EXERCISE AIM: Starting at the top of the records below and ending with the line that contains "[researcher-annotated camera trap]", print each line exactly as written, skipping the pictures.

(Records from a data source)

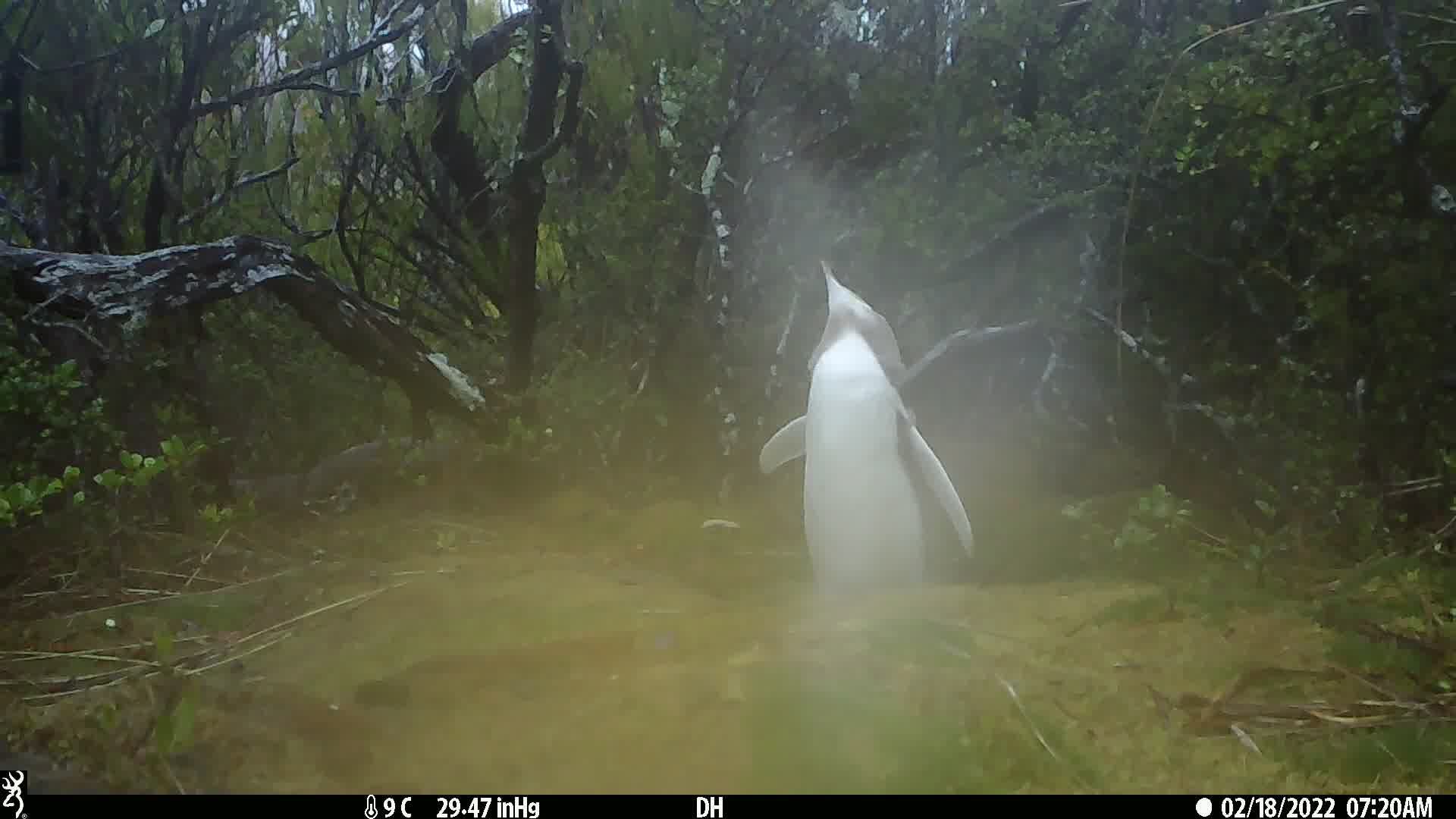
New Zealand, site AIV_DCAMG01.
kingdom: Animalia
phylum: Chordata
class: Aves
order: Sphenisciformes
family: Spheniscidae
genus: Megadyptes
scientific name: Megadyptes antipodes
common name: yellow-eyed penguin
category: yellow eyed penguin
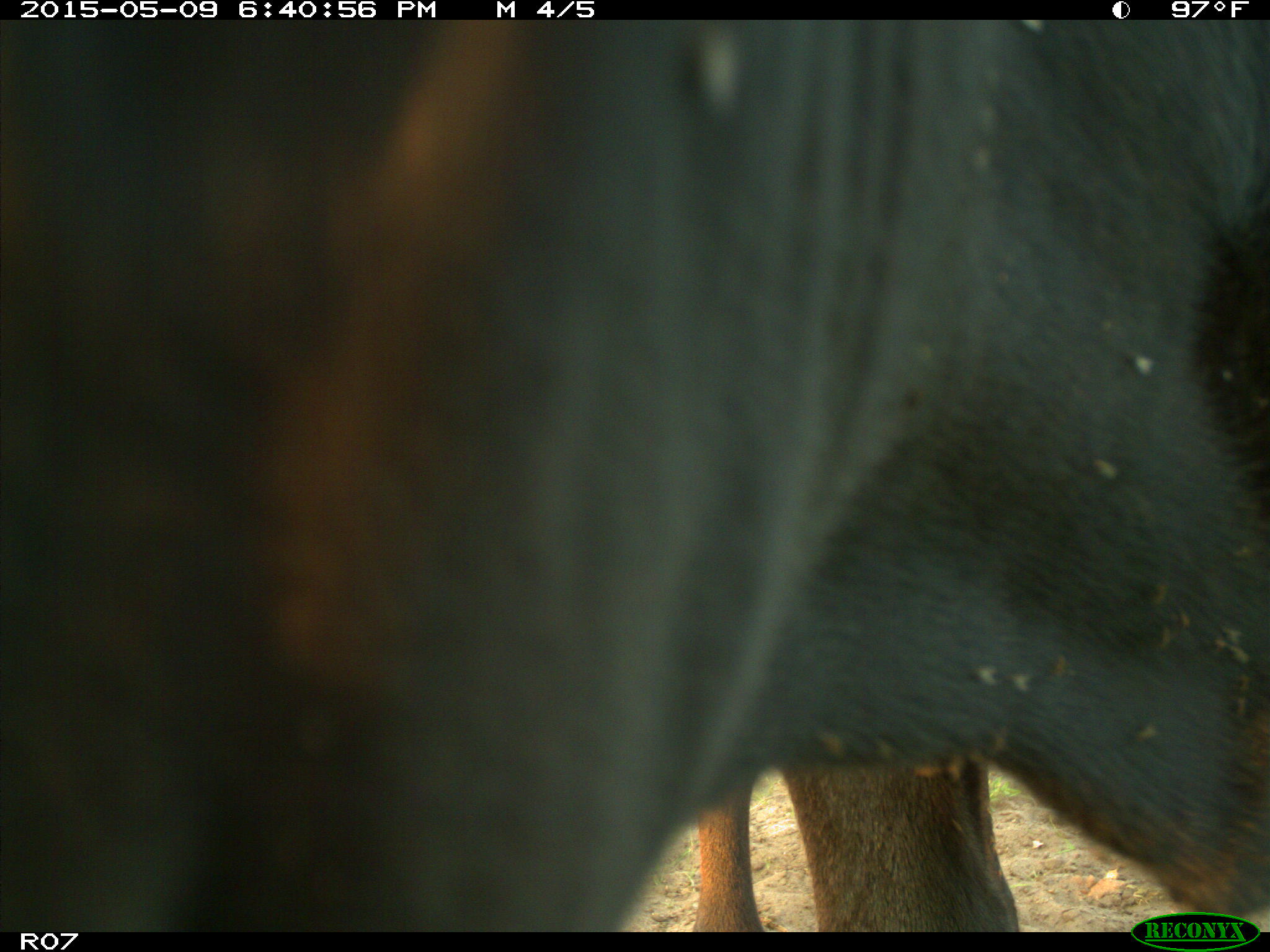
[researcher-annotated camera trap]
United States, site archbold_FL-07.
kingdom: Animalia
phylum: Chordata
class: Mammalia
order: Artiodactyla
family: Bovidae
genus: Bos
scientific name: Bos taurus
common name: domestic cow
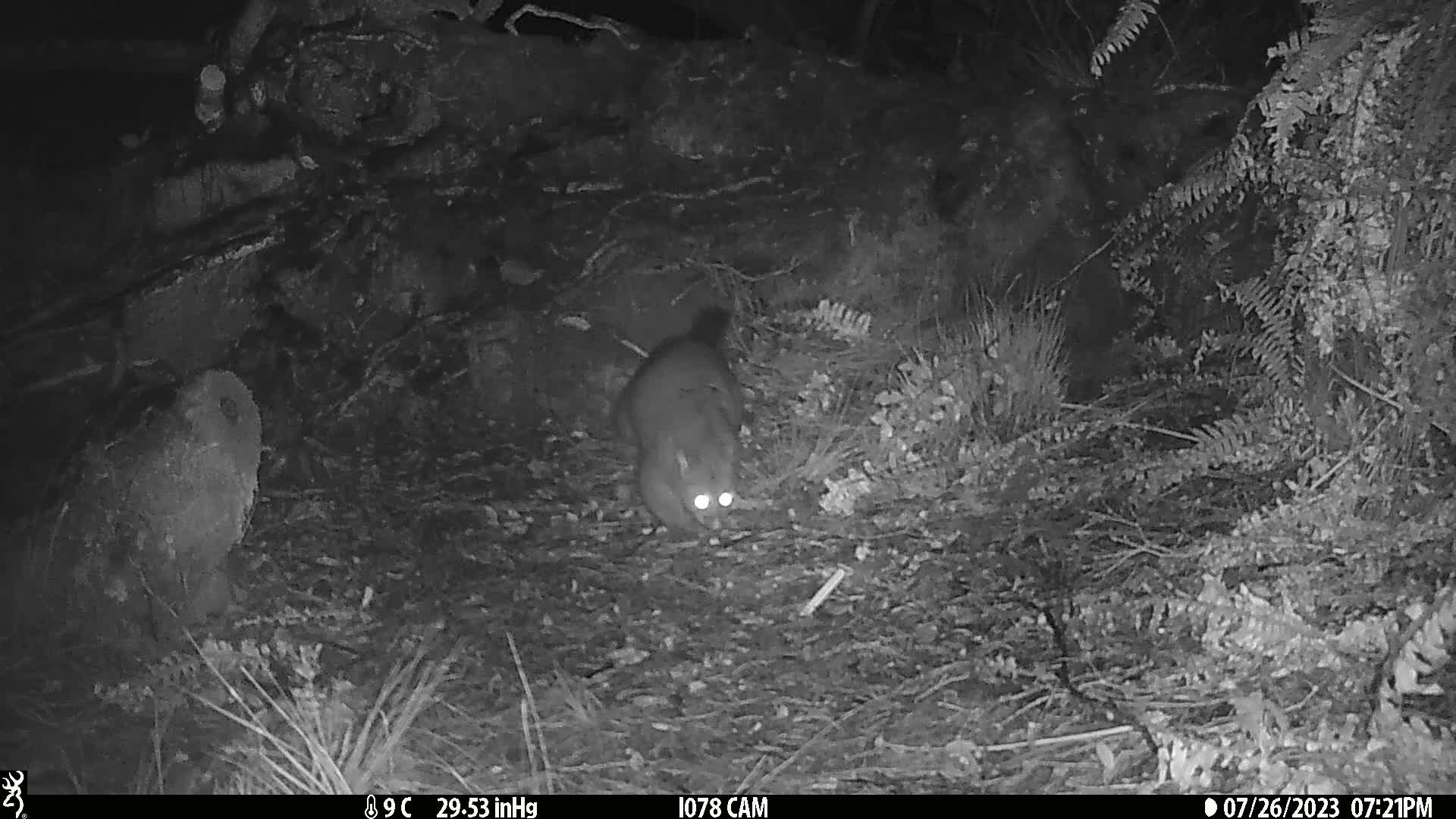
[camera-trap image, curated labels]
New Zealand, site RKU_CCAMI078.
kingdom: Animalia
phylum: Chordata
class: Mammalia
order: Diprotodontia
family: Phalangeridae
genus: Trichosurus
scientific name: Trichosurus vulpecula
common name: common brushtail possum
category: possum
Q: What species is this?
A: Possum (common brushtail possum) (Trichosurus vulpecula).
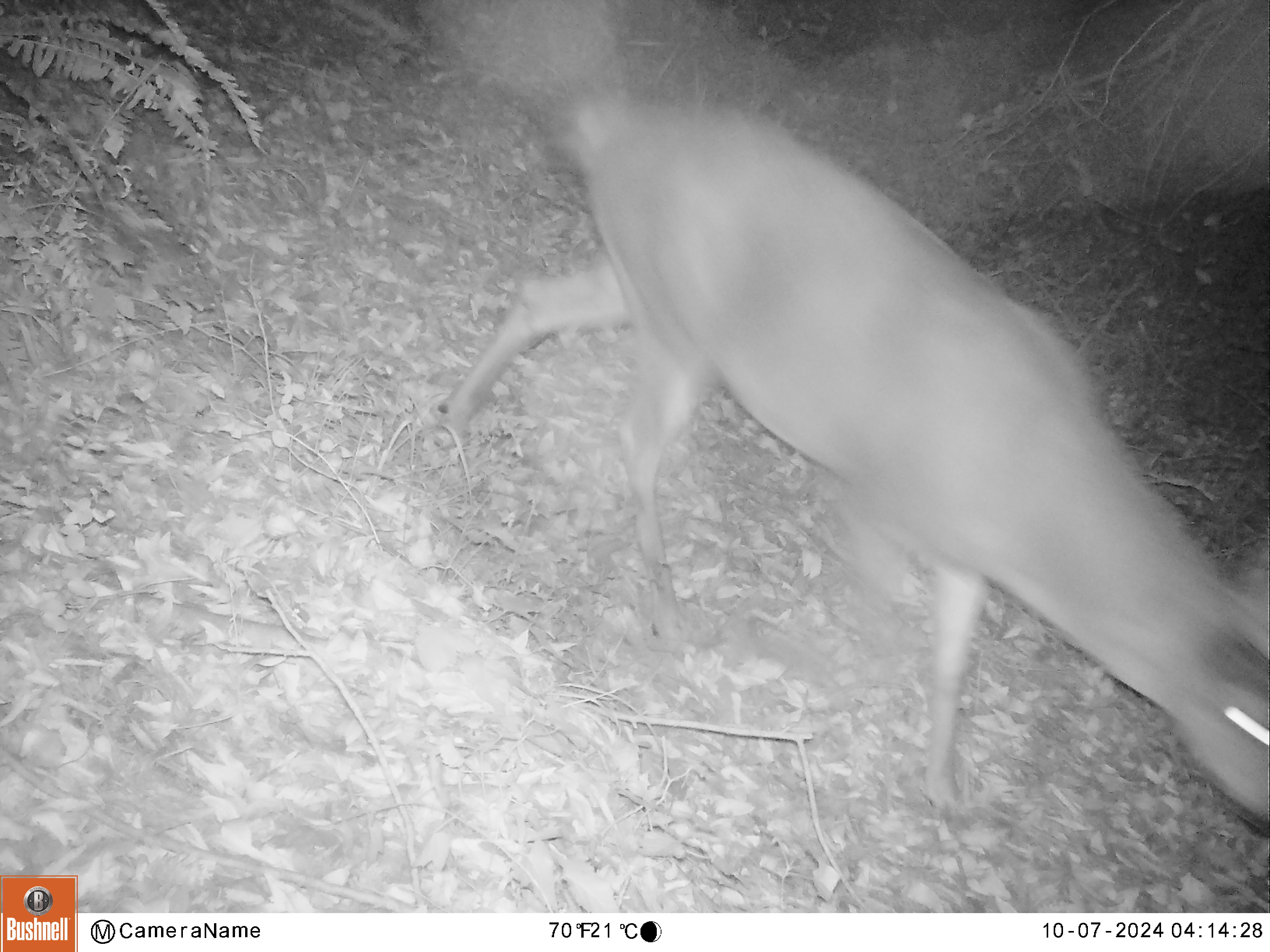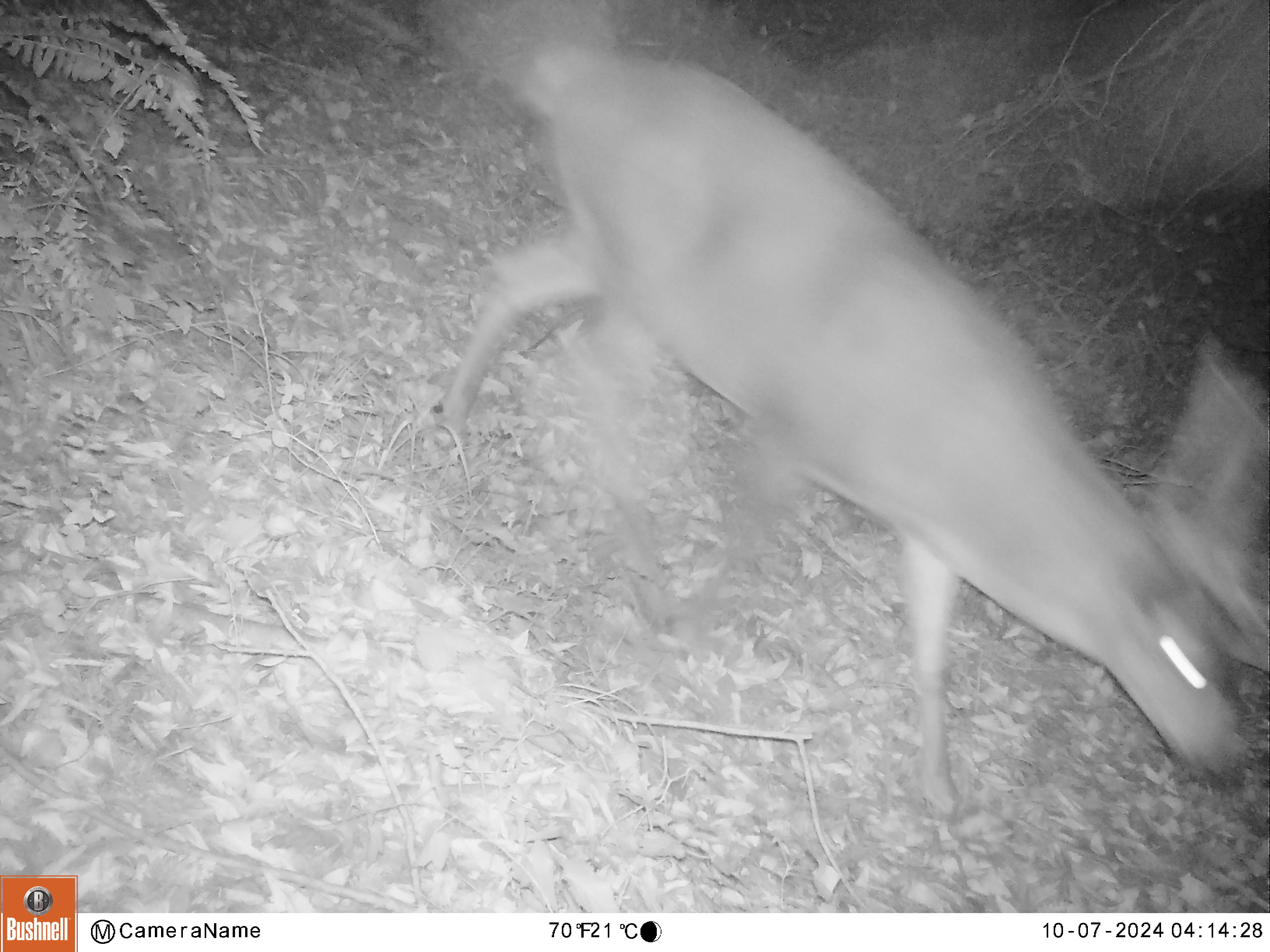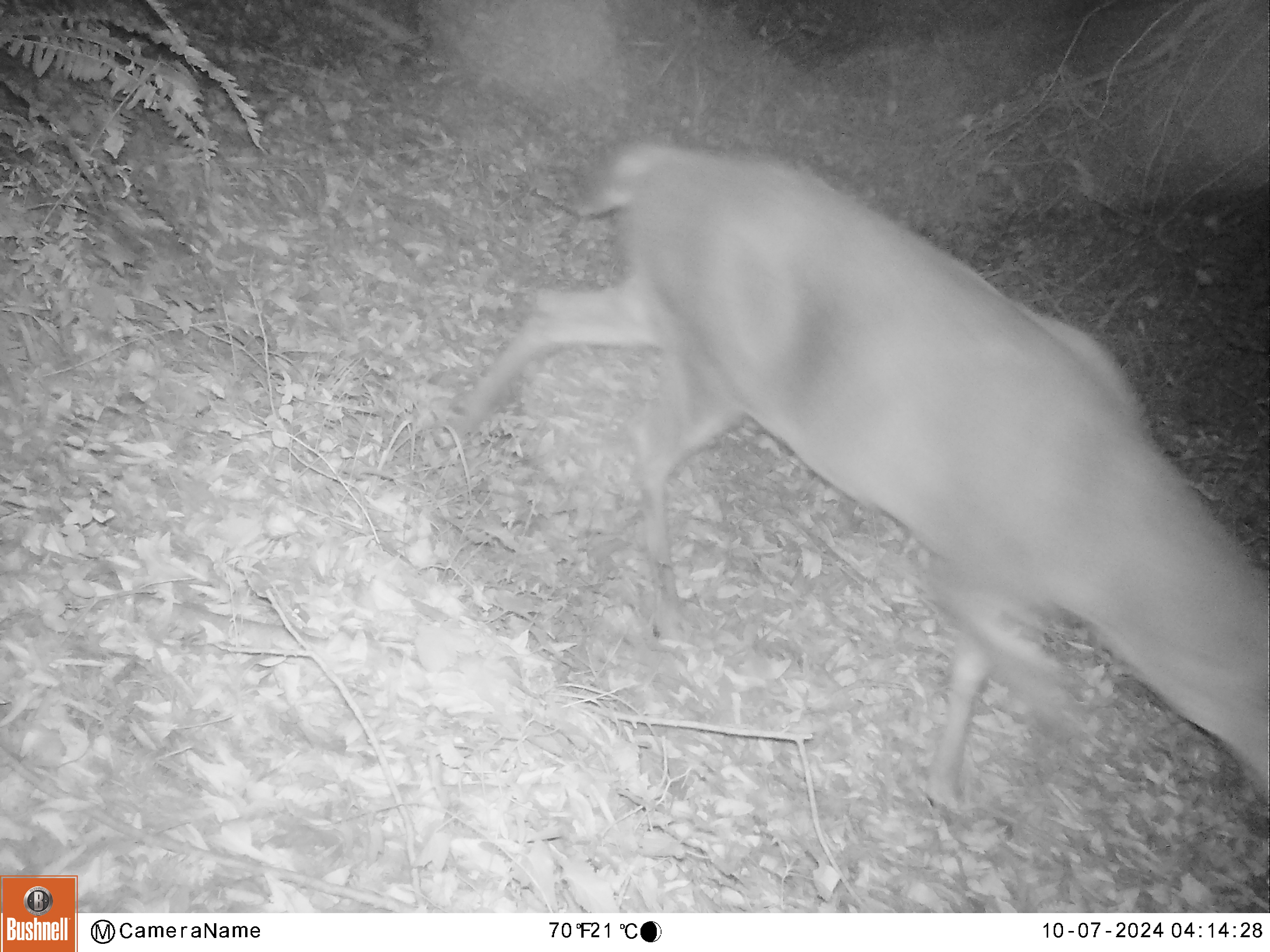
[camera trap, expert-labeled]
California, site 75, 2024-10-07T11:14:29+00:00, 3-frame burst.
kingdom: Animalia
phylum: Chordata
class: Mammalia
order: Artiodactyla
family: Cervidae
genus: Odocoileus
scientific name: Odocoileus hemionus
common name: mule deer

OUTPUT FOR THIS TASK:
New Zealand, site AIV_DCAMG01.
kingdom: Animalia
phylum: Chordata
class: Aves
order: Sphenisciformes
family: Spheniscidae
genus: Megadyptes
scientific name: Megadyptes antipodes
common name: yellow-eyed penguin
category: yellow eyed penguin
[researcher-annotated camera trap]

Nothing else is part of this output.